Le deuxième facteur se rapporte aux avantages des nouvelles technologies. L'Internet, la téléphonie, les chaînes de télévision satellitaire qui leur permettent de communiquer plus facilement.  La Tunisie est une référence sur le continent en matière de nouvelles technologie. Ils ont permis à la population grâce aux réseaux sociaux de se mobiliser. Ceci se conjugue avec d'autres facteurs pour donner un faisceau d'indicateurs qui ont favorisé le clash révolutionnaire. Voici quelques statistiques que propose le magazine Time dans sa livraison de Février:
- 56% des jeunes arabes utilisent l'Internet chaque jour;
- 54% considèrent que la télévision est la source d'information la plus sûre;
- 15% croient pouvoir lancer leur propre affaire l'année prochaine;
- 67% sont préoccupés par l'augmentation du coût de la vie;
- 30% quitteraient leur pays s'ils le pouvaient;
- En Afrique du Nord, 6 personnes sur 10 ont moins de 30 ans. 

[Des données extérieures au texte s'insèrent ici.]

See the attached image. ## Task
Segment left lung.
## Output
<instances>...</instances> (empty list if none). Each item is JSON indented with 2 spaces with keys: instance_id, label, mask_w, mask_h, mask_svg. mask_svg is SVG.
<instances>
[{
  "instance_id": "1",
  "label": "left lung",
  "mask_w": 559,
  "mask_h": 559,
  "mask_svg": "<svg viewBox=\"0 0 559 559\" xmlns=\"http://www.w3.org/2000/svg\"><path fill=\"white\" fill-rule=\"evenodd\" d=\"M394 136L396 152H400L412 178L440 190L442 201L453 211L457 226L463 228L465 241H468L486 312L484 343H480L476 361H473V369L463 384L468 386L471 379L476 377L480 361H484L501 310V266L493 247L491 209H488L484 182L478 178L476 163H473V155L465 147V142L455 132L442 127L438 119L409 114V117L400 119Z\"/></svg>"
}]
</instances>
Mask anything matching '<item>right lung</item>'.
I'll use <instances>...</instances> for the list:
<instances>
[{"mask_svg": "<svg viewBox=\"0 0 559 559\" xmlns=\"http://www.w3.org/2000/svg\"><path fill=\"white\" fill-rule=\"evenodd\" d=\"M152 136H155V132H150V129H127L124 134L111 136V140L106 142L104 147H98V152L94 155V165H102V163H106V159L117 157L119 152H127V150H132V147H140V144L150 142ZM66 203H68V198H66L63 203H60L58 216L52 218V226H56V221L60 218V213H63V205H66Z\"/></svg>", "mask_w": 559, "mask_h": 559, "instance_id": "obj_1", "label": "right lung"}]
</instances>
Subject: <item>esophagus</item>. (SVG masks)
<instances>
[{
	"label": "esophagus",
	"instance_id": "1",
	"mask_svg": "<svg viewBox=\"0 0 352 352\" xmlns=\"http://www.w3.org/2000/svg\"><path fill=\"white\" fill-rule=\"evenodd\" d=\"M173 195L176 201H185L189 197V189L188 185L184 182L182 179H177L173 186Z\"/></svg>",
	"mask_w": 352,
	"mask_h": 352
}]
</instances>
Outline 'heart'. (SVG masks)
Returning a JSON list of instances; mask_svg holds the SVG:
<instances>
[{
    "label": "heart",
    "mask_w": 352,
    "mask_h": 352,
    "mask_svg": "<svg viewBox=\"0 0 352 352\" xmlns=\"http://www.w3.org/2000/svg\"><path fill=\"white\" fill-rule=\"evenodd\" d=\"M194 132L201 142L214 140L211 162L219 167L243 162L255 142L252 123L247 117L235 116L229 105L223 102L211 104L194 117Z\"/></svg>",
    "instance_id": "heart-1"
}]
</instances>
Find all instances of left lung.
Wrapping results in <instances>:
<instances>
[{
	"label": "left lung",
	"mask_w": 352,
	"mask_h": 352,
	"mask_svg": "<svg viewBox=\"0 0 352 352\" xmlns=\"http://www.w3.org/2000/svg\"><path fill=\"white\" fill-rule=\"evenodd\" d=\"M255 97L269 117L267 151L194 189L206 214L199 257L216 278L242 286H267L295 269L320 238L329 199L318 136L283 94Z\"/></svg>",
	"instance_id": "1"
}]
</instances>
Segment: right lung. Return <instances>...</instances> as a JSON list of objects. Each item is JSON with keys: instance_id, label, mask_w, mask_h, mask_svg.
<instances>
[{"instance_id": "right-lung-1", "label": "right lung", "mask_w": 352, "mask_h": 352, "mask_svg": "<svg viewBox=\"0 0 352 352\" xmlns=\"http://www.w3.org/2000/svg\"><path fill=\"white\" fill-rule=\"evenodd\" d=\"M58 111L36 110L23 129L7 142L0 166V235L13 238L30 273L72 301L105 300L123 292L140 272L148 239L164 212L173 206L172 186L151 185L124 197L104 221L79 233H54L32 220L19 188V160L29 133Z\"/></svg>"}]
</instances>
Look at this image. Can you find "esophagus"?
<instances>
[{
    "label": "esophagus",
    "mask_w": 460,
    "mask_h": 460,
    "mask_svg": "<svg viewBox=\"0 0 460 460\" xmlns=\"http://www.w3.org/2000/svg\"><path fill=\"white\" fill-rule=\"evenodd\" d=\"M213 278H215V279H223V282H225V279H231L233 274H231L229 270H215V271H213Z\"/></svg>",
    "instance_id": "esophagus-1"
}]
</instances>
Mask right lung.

Cette tendance n'est pas très différente de la situatio dans les pays du Sud du Sahara. C'est cette frange de la population qui au Caire comme à Tunis a été le fer de lance des mouvements qui ont conduit au changement. Le dénouement a été rendu possible par un autre élément non négligeable: l'Armée. C'est parce que les militaires en Tunisie et en Egypte ont pris position pour les manifestants que le changement a été possible. Mais l'Armée au Niger n'est-elle pas en train de sauver la démocratie dans ce pays?

Il serait toutefois hasardeux de vouloir reproduire telles quelles les révolutions nord-africaines dans les pays du sud du Sahara. Les systèmes politiques par ici quoiqu'ayant les mêmes faiblesses structurelles reposent parfois sur des socles différents... Le niveau de vie des population et les manipulations ethniques pourraient être des freins. Il est cependant possible que chaque pays d'Afrique noire imagine sa façon de faire adhérer son peuple à une nouvelle dynamique qui apporterait ce changement. Des révoltes pourraient intervenir si elles s'organisent à l'intérieur des groupes sociaux, sur la base de valeurs partagées. La conscience citoyenne est indispensable pour alimenter cet engagement patriotique qui permet à des gens dévoués à leur patrie d'être prêts à s'offrir pour le bien commun. Cela demande de la méthode...

Les révolutions nord-africaines ont ouvert les yeux aux peuples africains qui n'ont pas d'autre choix que de parachever les changements à la réalisation desquels biens de sacrifices avaient été consentis plusieurs années déjà.